К началу 1990‑х годов под влиянием очевидной роли международной среды в переходах к демократии стран Центральной и Восточной Европы теоретики международных отношений и сравнительной политологии приложили значительные усилия к созданию подходов, которые бы преодолели разрыв между двумя политическими вселенными. В связи с этим появилось несколько междисциплинарных подходов, направленных на решение проблемы сочетания внешних и внутренних факторов в процессах демократической смены режима. Значимыми примерами таких новых подходов к изучению сочетания внешних и внутренних факторов в процессах демократизации являются концепция «демократизации через конвергенцию» Лоуренса Уайтхеда[312], идея «демократизации через проникновения в систему» Джеффри Придхэма[313], предложенное Дугласом Чалмерсом понятие «интернационализированной внутренней политики»[314] и разнообразные теории «диффузии» в духе эффекта «снежного кома» Сэмюэля Хантингтона. Уайтхед и Придхэм разработали свои подходы, анализируя демократизацию стран Южной Европы, а Чалмерс основывался на примерах стран Латинской Америки. Следует заметить, что на сегодняшний день эти попытки пока не увенчались появлением широко признанных объяснительных моделей. Все эти работы остаются на стадии начальных размышлений и нуждаются в дальнейших исследованиях на основе теоретических усовершенствований и изучения конкретных случаев. Действительно, сам Патнэм назвал свой подход двухуровневой игры «метафорой», которая может в лучшем случае послужить отправной точкой для построения «алгебры»[315].

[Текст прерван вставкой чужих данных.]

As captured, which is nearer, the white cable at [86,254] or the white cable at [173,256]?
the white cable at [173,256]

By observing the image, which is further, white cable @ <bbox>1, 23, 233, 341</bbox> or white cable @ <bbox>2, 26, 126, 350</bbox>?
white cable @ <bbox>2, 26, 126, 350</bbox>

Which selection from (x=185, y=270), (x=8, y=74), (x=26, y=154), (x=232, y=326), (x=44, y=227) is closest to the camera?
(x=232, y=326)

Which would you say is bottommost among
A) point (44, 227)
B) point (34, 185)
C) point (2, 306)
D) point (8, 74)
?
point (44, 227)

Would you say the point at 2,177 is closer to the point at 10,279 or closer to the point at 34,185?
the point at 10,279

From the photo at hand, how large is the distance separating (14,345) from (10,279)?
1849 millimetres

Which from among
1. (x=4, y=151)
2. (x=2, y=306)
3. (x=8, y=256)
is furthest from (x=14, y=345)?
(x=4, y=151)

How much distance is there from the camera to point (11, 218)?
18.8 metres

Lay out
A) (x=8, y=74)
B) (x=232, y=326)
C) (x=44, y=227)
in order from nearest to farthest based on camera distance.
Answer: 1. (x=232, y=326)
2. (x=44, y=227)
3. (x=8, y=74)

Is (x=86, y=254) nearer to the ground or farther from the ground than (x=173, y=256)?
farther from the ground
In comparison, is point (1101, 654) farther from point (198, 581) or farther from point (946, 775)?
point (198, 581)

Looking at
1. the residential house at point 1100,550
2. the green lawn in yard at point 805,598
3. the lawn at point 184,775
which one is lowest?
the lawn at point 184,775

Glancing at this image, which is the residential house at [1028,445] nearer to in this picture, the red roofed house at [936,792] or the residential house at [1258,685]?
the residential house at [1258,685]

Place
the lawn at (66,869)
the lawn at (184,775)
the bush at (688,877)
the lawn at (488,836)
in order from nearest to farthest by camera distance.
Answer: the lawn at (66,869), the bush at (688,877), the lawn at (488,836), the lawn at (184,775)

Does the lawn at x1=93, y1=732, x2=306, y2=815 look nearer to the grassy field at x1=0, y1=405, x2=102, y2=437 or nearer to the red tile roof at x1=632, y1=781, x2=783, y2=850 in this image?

«Демократизация через конвергенцию» Уайтхеда происходит в процессе присоединения недемократической страны без утраты своего суверенитета к уже существующему сообществу демократических государств. Примером являются демократизации в Испании, Португалии и Греции, когда эти страны находились в процессе интеграции в Европейское сообщество. Согласно Уайтхеду[316], наибольшие сложности в измерении влияния международных факторов возникали в промежуточных случаях демократизации через конвергенцию, когда «ключевые акторы, вовлеченные в процесс смены режима, могли быть абсолютно внутренними, однако их стратегии и расчеты зачастую формировались под давлением созданных вовне правил и структур».
Концепция «проникновения в систему» Придхэма схожа с понятием «конвергенции режима» Уайтхеда. Согласно Придхэму, имеющие долгосрочный характер внешние факторы, которые «проникают» в данную политическую систему, оказывают влияние на фоновые условия и подготавливают изменение режима. Следовательно, даже если во время демократического транзита нет непосредственного присутствия внешнего фактора, влияние долгосрочных внешних факторов и степень «проницаемости системы» должны учитываться при объяснении смены режима[317]. Подходы конвергенции Уайтхеда и проникновения Придхэма полезны для понимания влияния внешних факторов на политические режимы тех стран, которые не находились в политической или экономической зависимости от какой-либо иностранной державы. Ловушкой обоих этих подходов является то, что они не являются теориями. Это скорее концептуальные рамки, в которых можно выстроить объяснительные модели для отдельных рассматриваемых случаев.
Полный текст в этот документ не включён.